The employee's name is redacted from the depositions delivered in June 2004 to the Arizona headquarters of the 309th Military Intelligence Battalion. Those depositions and the other documents were among previously classified materials used by Gen. Paul Kern, Maj. Gen. George Fay and Lt. Gen. Anthony Jones to prepare an official Pentagon report on the Abu Ghraib scandal last summer.

Detainee charges of Quran desecration have aroused fresh controversy since Newsweek magazine published a news item about a Quran that was allegedly flushed down a toilet in order to demoralize Muslim prisoners at Guantánamo. Spokesmen for the White House and the Defense Department blamed subsequent lethal rioting by Afghan Muslims on the Newsweek report and indignantly denied that any such incidents had occurred.

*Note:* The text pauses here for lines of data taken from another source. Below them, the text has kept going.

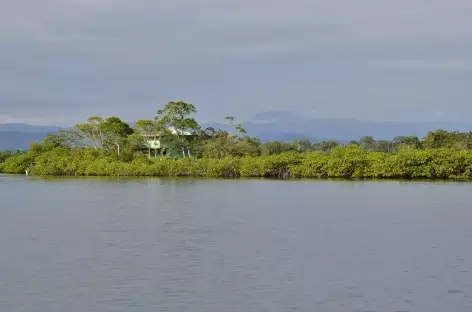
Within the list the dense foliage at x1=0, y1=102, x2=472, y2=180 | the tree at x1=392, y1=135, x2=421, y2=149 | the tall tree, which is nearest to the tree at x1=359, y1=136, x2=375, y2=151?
the tree at x1=392, y1=135, x2=421, y2=149

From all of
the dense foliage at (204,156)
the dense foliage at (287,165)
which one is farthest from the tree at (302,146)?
the dense foliage at (287,165)

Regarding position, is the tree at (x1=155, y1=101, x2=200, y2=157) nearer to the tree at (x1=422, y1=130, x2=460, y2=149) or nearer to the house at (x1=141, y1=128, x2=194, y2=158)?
the house at (x1=141, y1=128, x2=194, y2=158)

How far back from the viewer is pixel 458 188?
39938mm

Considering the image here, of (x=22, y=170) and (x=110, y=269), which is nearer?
(x=110, y=269)

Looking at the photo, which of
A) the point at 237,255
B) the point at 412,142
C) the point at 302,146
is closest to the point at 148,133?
the point at 412,142

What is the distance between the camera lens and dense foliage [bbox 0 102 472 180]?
5003 centimetres

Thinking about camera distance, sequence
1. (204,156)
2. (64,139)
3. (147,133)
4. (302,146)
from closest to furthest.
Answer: (204,156)
(147,133)
(64,139)
(302,146)

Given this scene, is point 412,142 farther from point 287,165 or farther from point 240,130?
point 287,165

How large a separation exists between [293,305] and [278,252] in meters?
5.06

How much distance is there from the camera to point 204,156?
6044cm

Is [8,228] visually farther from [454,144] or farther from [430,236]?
[454,144]

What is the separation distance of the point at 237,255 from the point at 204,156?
143ft

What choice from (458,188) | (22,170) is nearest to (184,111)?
(22,170)

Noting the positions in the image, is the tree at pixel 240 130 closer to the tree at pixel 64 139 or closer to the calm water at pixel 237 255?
the tree at pixel 64 139
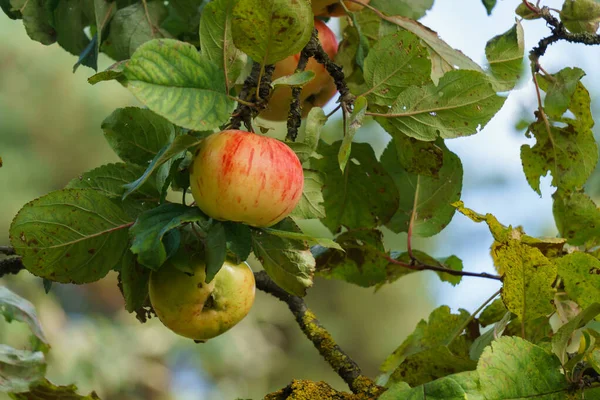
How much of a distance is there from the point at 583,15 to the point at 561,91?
0.07 metres

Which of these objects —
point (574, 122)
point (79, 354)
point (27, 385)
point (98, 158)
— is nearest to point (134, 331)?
point (79, 354)

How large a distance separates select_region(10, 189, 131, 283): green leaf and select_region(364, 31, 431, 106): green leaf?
210 mm

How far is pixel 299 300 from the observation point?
0.71m

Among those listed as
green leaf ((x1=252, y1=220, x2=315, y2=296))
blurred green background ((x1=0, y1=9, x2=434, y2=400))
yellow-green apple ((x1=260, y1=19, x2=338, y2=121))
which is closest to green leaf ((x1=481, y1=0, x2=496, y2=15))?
yellow-green apple ((x1=260, y1=19, x2=338, y2=121))

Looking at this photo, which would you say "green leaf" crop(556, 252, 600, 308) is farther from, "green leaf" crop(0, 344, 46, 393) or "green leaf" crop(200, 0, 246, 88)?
"green leaf" crop(0, 344, 46, 393)

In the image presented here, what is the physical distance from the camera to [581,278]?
0.50 meters

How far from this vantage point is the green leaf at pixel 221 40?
0.45 metres

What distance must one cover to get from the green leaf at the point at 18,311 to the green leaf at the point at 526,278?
0.48 m

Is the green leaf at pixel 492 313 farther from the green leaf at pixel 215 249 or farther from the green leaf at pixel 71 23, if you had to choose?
the green leaf at pixel 71 23

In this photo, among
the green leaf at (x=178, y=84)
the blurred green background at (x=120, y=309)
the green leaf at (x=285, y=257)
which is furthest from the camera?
the blurred green background at (x=120, y=309)

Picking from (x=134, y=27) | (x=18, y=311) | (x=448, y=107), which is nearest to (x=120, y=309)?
(x=18, y=311)

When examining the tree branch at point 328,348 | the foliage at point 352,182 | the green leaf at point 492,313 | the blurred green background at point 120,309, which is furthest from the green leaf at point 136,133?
the blurred green background at point 120,309

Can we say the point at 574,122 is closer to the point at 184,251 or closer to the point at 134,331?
the point at 184,251

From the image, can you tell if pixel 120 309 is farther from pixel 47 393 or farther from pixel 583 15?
pixel 583 15
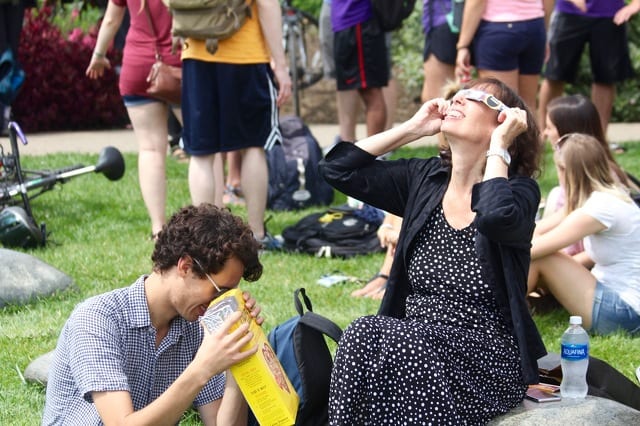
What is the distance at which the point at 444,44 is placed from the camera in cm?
826

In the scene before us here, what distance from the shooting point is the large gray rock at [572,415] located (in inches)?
137

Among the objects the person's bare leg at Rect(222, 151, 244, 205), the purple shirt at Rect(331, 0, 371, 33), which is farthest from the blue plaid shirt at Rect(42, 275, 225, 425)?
the purple shirt at Rect(331, 0, 371, 33)

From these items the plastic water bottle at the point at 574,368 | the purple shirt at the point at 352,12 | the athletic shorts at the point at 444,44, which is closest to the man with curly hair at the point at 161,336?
the plastic water bottle at the point at 574,368

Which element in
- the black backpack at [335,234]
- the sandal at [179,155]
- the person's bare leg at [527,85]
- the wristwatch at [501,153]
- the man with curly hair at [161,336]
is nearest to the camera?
the man with curly hair at [161,336]

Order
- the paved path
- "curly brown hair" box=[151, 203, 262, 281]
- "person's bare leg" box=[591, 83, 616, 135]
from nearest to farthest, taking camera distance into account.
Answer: "curly brown hair" box=[151, 203, 262, 281]
"person's bare leg" box=[591, 83, 616, 135]
the paved path

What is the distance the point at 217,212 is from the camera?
3.36 m

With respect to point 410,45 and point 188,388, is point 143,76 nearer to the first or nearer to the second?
point 188,388

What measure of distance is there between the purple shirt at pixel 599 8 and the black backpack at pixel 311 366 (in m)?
5.24

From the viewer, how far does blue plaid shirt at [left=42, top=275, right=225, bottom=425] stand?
124 inches

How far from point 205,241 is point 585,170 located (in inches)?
96.0

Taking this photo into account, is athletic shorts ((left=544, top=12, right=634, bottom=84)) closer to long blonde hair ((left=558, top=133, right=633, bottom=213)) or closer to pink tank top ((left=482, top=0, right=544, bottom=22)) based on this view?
pink tank top ((left=482, top=0, right=544, bottom=22))

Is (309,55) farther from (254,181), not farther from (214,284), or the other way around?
(214,284)

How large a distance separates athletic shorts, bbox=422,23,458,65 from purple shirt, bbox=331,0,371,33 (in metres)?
0.61

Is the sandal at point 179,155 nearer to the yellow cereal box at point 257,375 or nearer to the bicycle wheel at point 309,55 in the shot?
the bicycle wheel at point 309,55
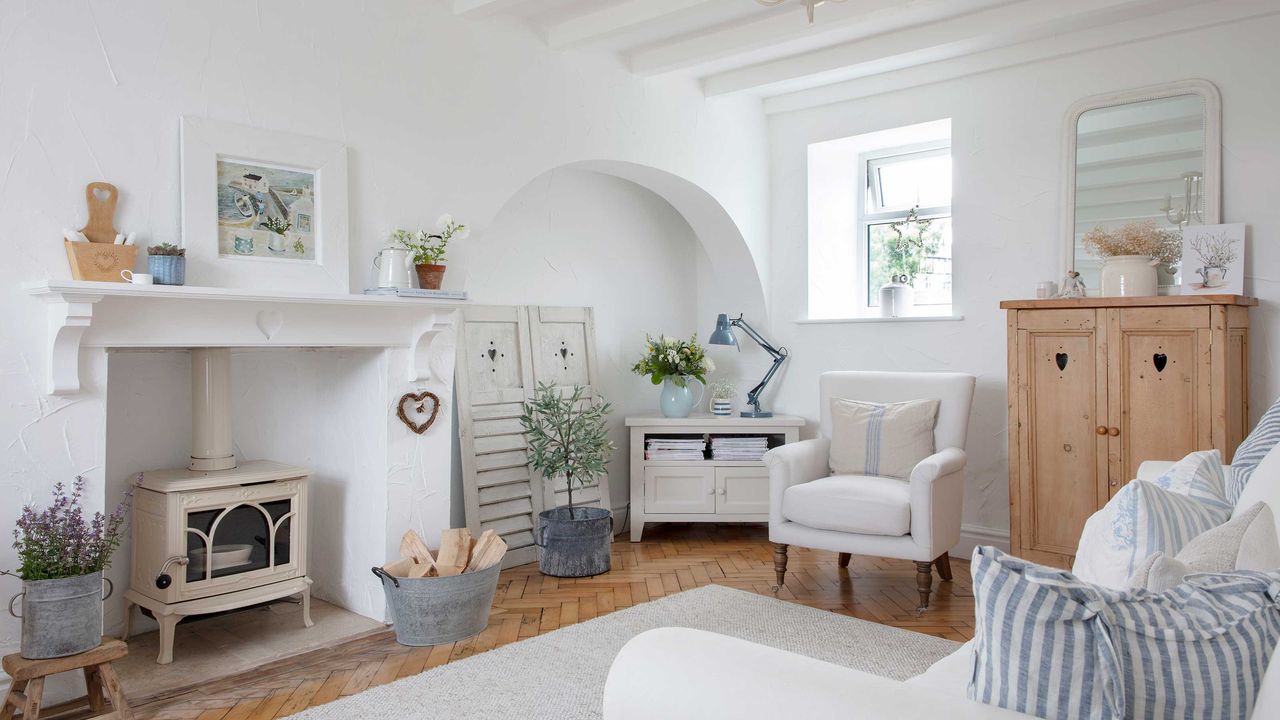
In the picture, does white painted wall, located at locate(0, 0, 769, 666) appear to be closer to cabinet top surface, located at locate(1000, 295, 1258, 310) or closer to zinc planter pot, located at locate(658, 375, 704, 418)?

Amid charges of fabrication and even treason spewed by furious right-wing pundits and bloggers, Newsweek humbly retracted its story. The magazine's embarrassment became a propaganda triumph for the White House and Pentagon, which, at least temporarily, successfully transformed concern over prisoner abuse and lack of official accountability into a debate about press standards.

Yet now the newly released documents again raise the issue of brutal and illegal tactics used against Muslim detainees -- particularly desecration of the Quran and other forms of religious pressure that violate the Geneva Conventions and U.S. law. As first reported by the Washington Post, the documents include numerous allegations of mistreatment of copies of the Muslim holy book -- including one detainee's statement to FBI agents that guards at Guantánamo had "flushed a Koran in a toilet."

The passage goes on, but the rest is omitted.